Who do you blame? The young lovers who were careless? The management that was gender-biased? The in-laws who are heartless? The girl’s parents who are soul-less? The girl who have up her life in exchange for the sheer pleasure of love? The husband who cares more about his ego and arrogance than the welfare of his family? Who do you blame?

People on social media take very less time to criticize that parents always disapprove when she falls in love with a guy. A girl’s life is like a glass frame; in the blink of an eye, a single crack, a single smudge, a single mark would expose it to criticism and disapproval from everyone who can see it. No parent would truly want that for their daughter. No daughter would, in reality, want it for herself.

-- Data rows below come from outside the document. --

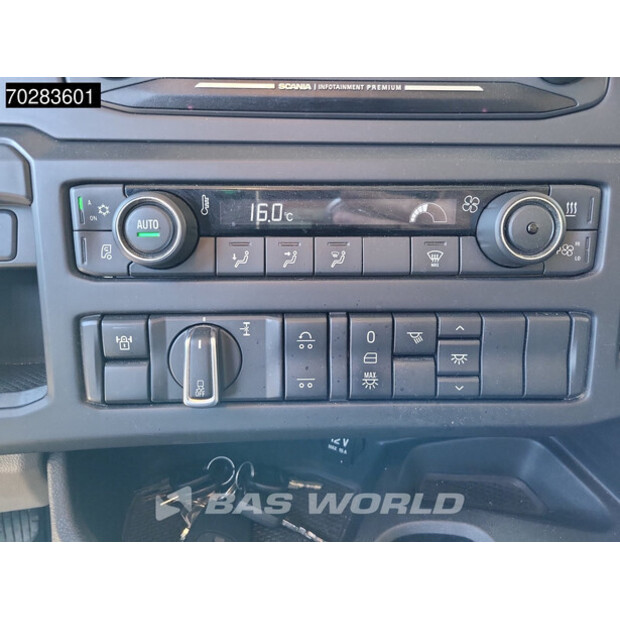 2019 Scania G360-42585362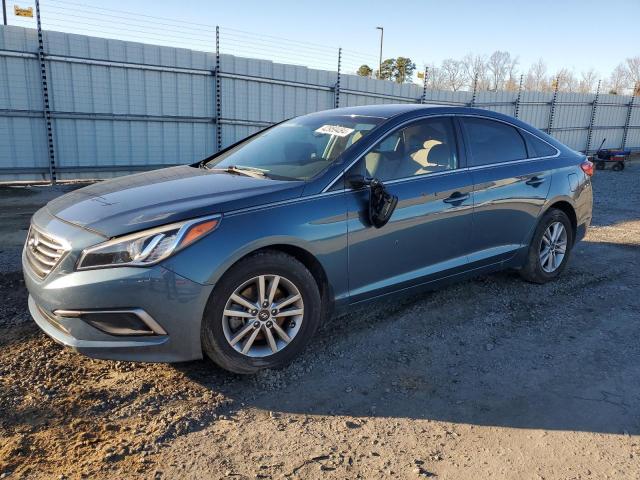 HYUNDAI SONATA 2016 5npe24af5gh407092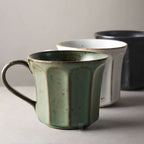 The Heritage Handcrafted Artisan Mug 250ml : - Seekcase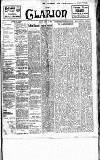 Clarion Friday 25 April 1902 Page 1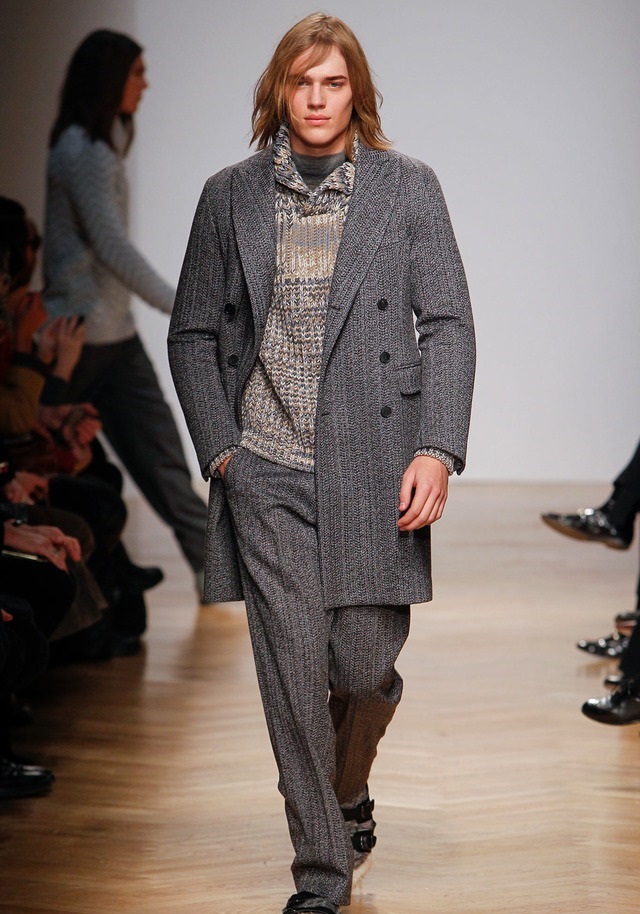 Missoni Sonbahar / Kış 2014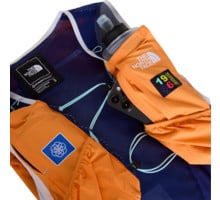 The North Face SUMMIT RUN VEST 10 LÖPARVÄST Blå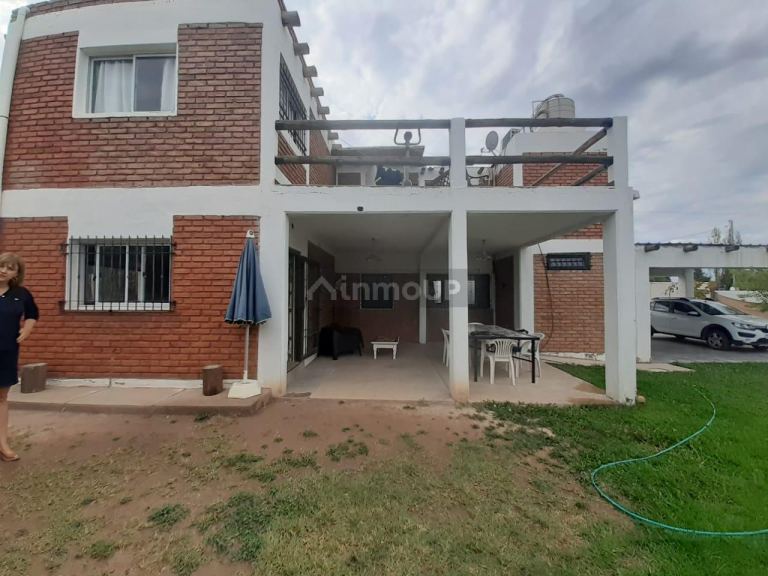 Casa en Venta en Lujan de Cuyo, Mendoza
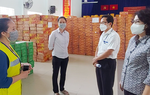 Trung tâm an sinh Quận 12, huyện Hóc Môn cần rà soát kỹ và phản hồi để hỗ trợ người dân kịp thời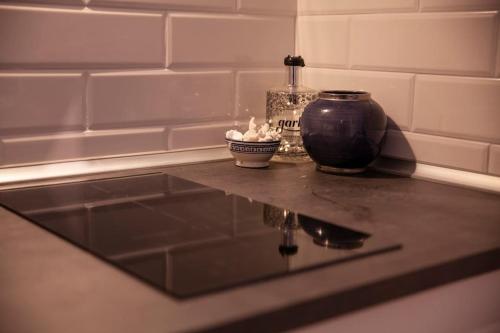 Design apartment Tortona district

How much ever one might preach the right to equality, when it comes to a broken a marriage (including a child) it is the woman that is affected the most, because no mother would want to abandon her child with a man she doesn’t want to live with. At least, no sane mother would. So, where does it leave our society?

Where does it leave all those girls who are in blissful relationships that their family disapproves? What does life offer them, if their family abandons them? Do they truly know the man they’re in love with? Did Sharon know that Murugan was a no-good, egotistical maniac with a self-serving selfish disdain for womanhood?

I absolutely do not believe every family-disapproved marriage turns out this way. But, some of them do; so when do you know its love? And what do you do when you learn it isn’t real and it happens to be too late?

2 thoughts on “Love and Repercussions

  1. Nice post ! Harsh truth, really.
    I guess the solution is ..what Anish once told me , “You can love unconditionally, but you should never lose your common sense”.